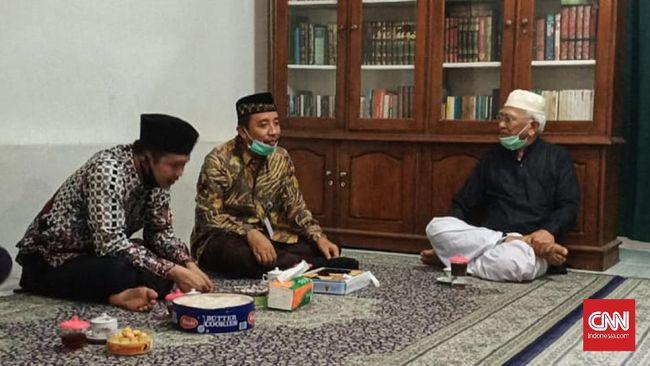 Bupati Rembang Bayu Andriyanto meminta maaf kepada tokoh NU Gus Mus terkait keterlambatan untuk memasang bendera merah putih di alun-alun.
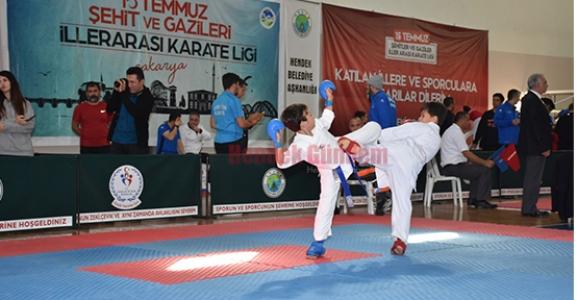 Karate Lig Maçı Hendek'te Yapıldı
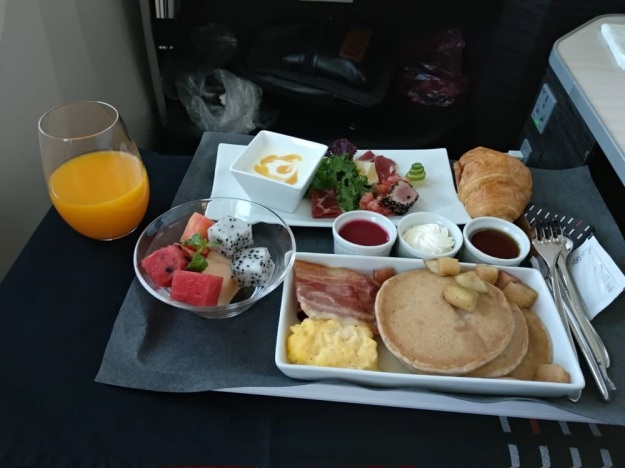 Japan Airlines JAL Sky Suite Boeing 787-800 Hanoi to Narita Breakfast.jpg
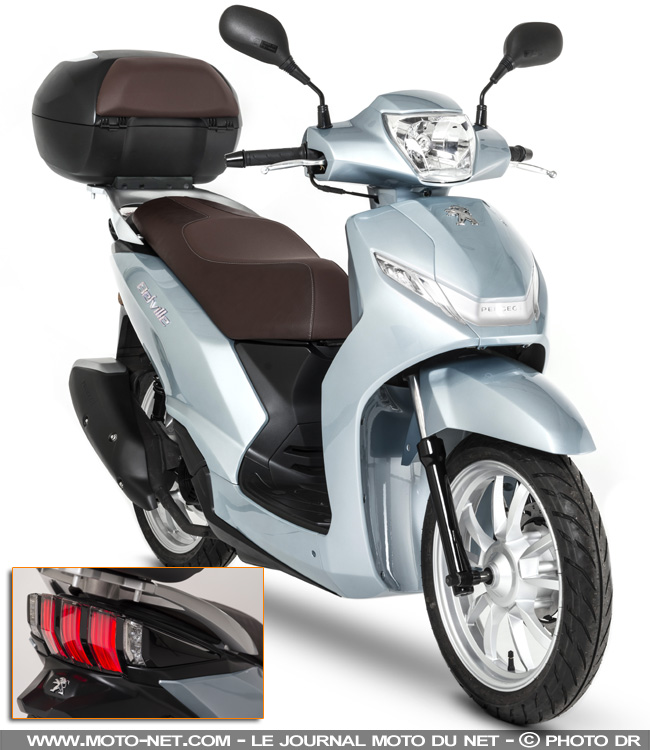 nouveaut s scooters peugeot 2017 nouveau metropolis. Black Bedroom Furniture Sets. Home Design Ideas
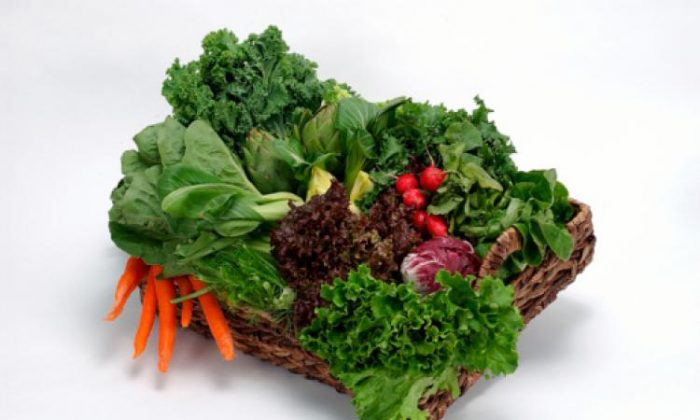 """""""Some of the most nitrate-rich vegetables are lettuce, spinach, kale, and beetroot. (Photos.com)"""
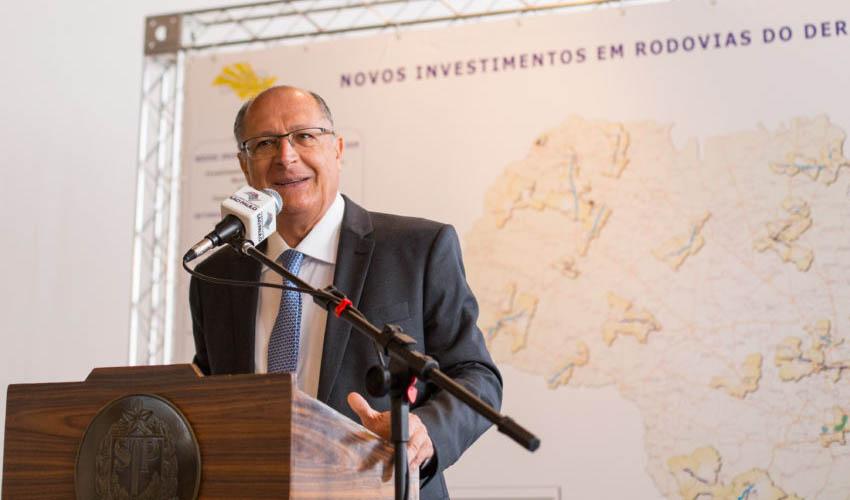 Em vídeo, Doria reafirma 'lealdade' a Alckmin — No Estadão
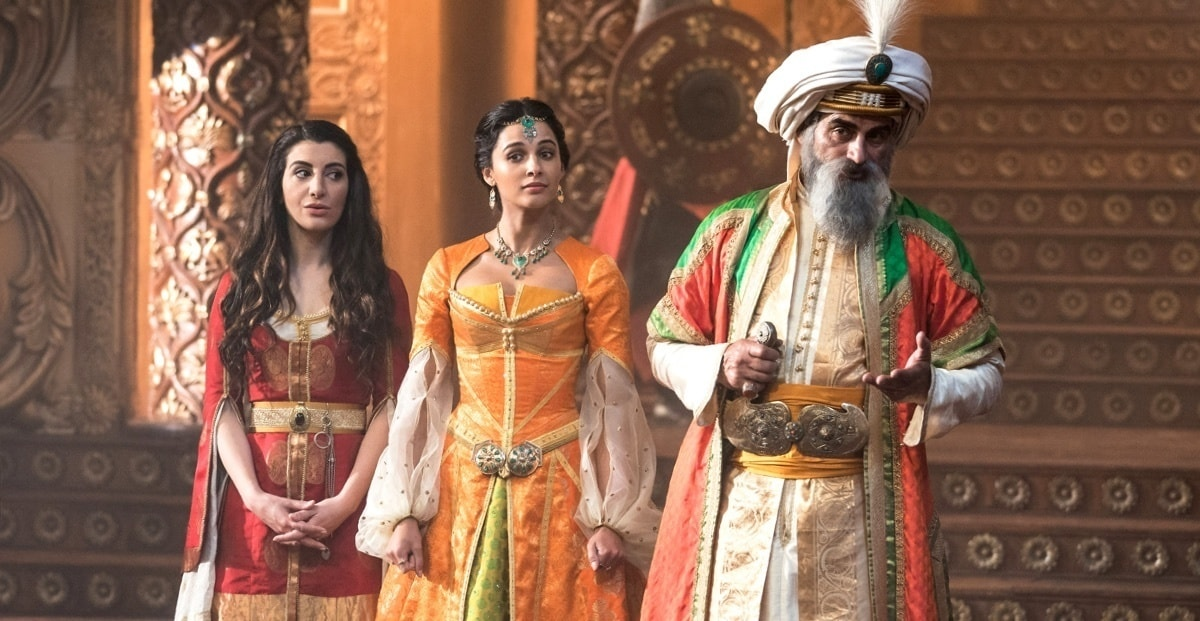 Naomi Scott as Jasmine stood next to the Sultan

◆ ◆ ◆

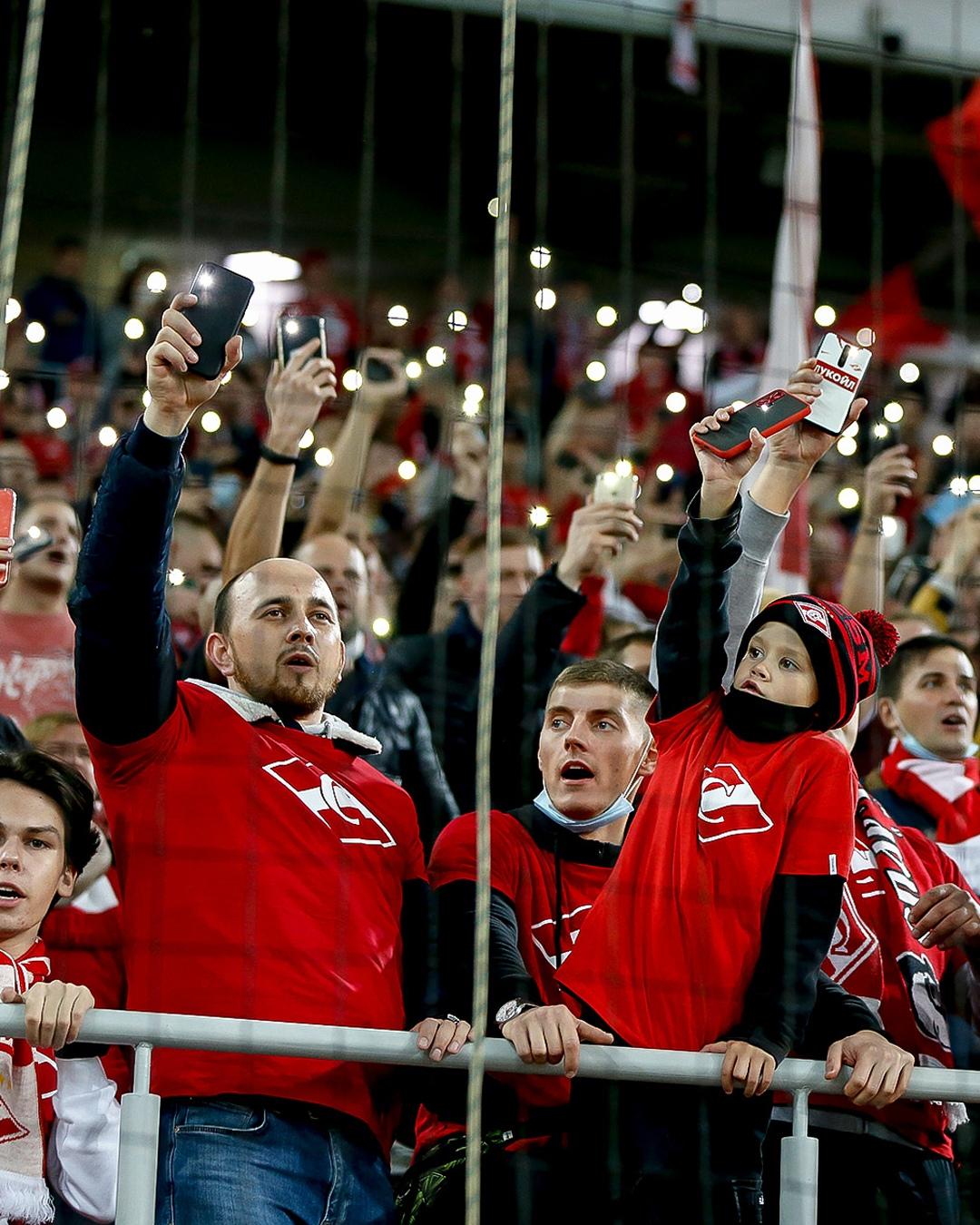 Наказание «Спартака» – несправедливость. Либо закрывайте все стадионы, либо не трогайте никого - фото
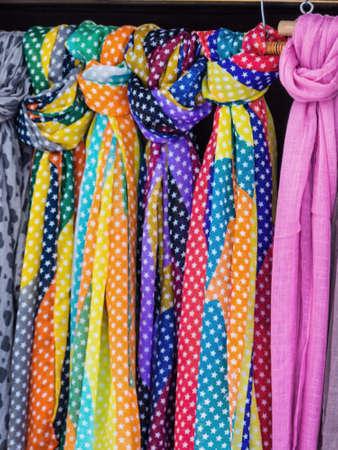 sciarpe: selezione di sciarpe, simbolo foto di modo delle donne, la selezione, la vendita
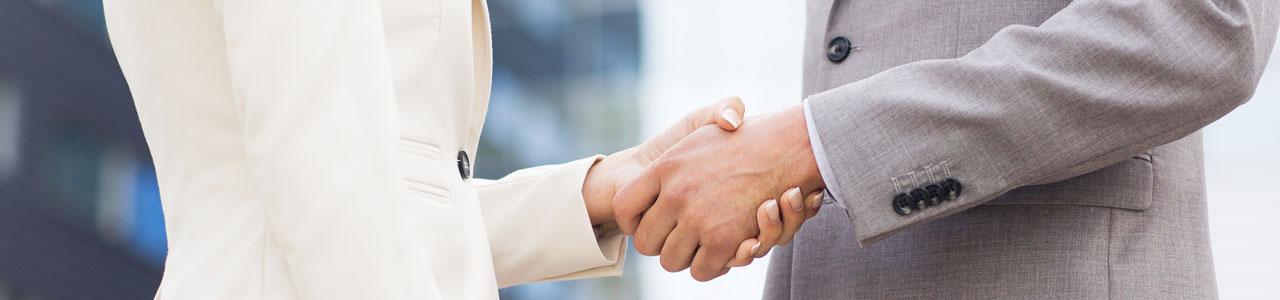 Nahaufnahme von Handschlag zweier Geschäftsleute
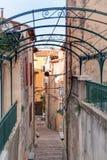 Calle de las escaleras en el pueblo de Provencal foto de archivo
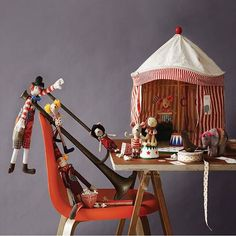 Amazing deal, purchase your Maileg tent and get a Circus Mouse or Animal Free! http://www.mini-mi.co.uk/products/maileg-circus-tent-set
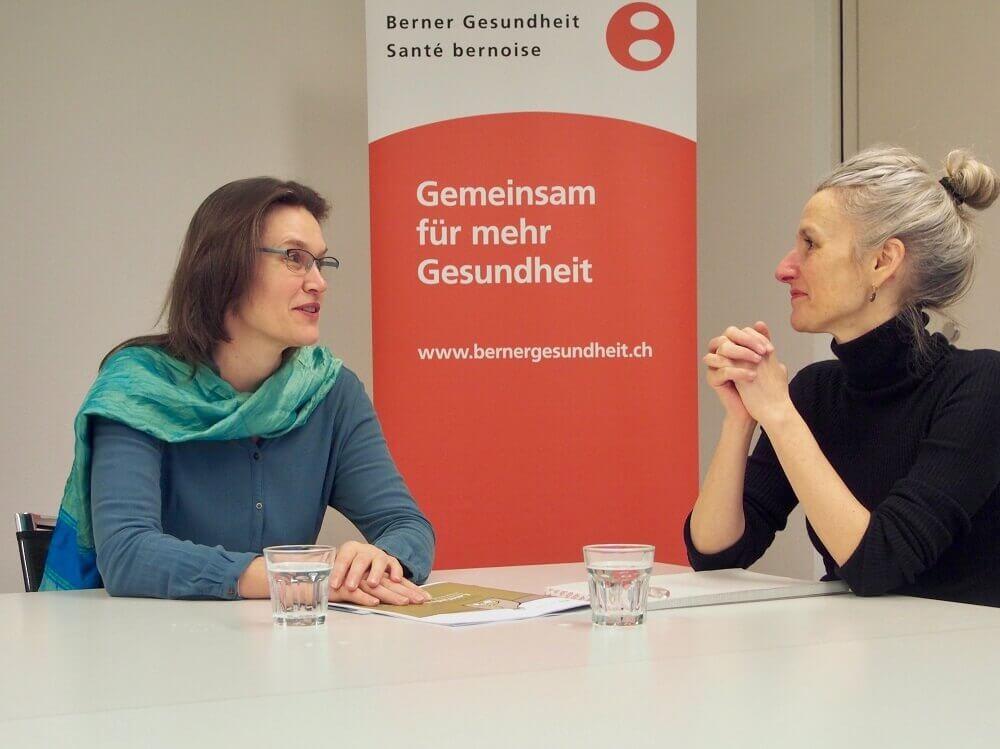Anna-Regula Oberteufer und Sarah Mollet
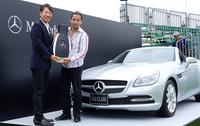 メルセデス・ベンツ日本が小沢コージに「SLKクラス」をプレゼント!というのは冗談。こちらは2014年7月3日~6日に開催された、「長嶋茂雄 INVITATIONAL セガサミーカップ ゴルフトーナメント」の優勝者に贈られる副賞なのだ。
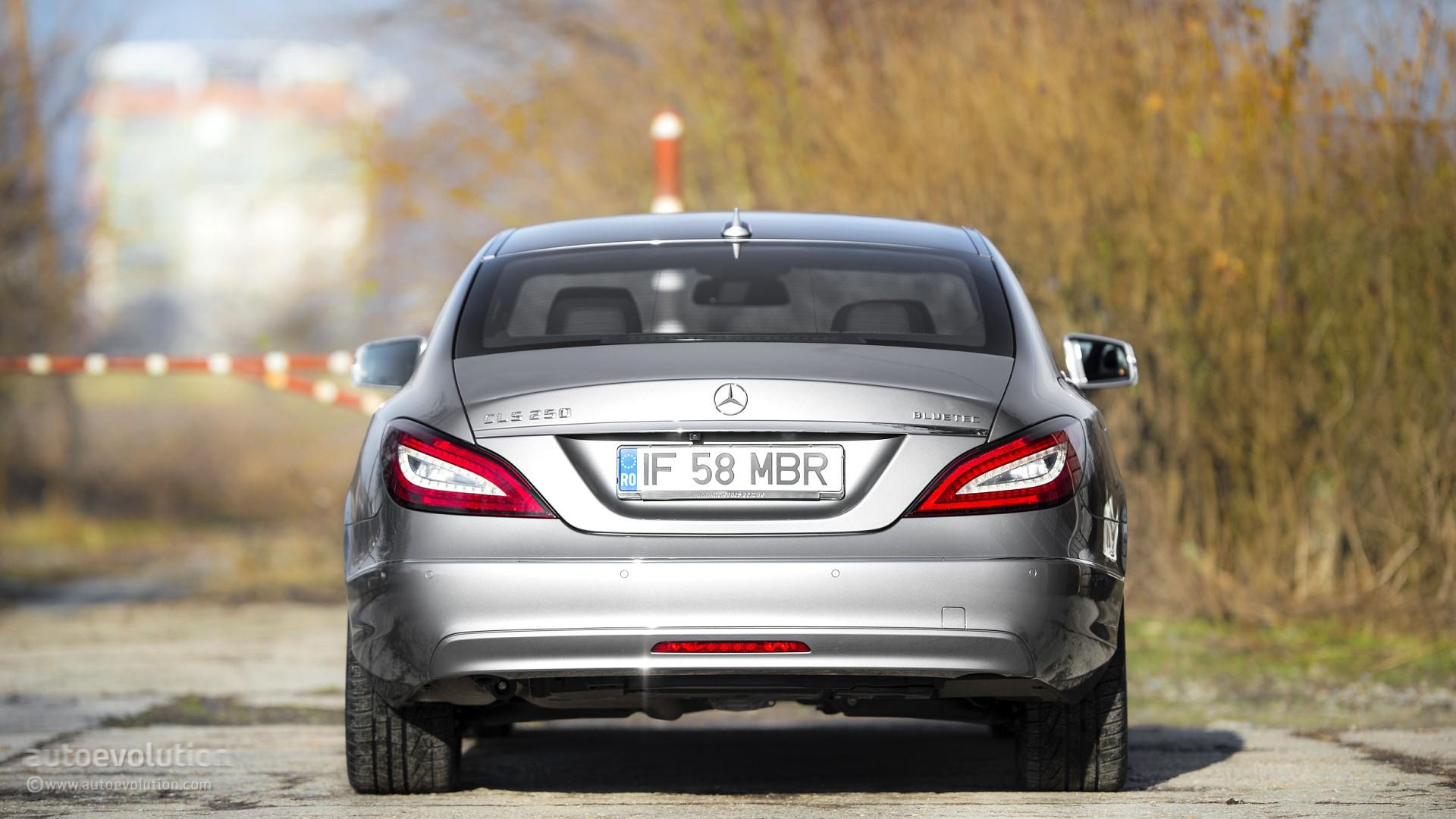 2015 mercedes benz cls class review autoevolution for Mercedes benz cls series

◆ ◆ ◆

**Requirement**
What you return from the records above should be exactly everything from the line with "Bupati Rembang Bayu" down to the line with "Naomi Scott as", both kept, and no pictures.

**Solution to the problem**
 Bupati Rembang Bayu Andriyanto meminta maaf kepada tokoh NU Gus Mus terkait keterlambatan untuk memasang bendera merah putih di alun-alun.
 Karate Lig Maçı Hendek'te Yapıldı
 Japan Airlines JAL Sky Suite Boeing 787-800 Hanoi to Narita Breakfast.jpg
 nouveaut s scooters peugeot 2017 nouveau metropolis. Black Bedroom Furniture Sets. Home Design Ideas
 """""""Some of the most nitrate-rich vegetables are lettuce, spinach, kale, and beetroot. (Photos.com)"""
 Em vídeo, Doria reafirma 'lealdade' a Alckmin — No Estadão
 Naomi Scott as Jasmine stood next to the Sultan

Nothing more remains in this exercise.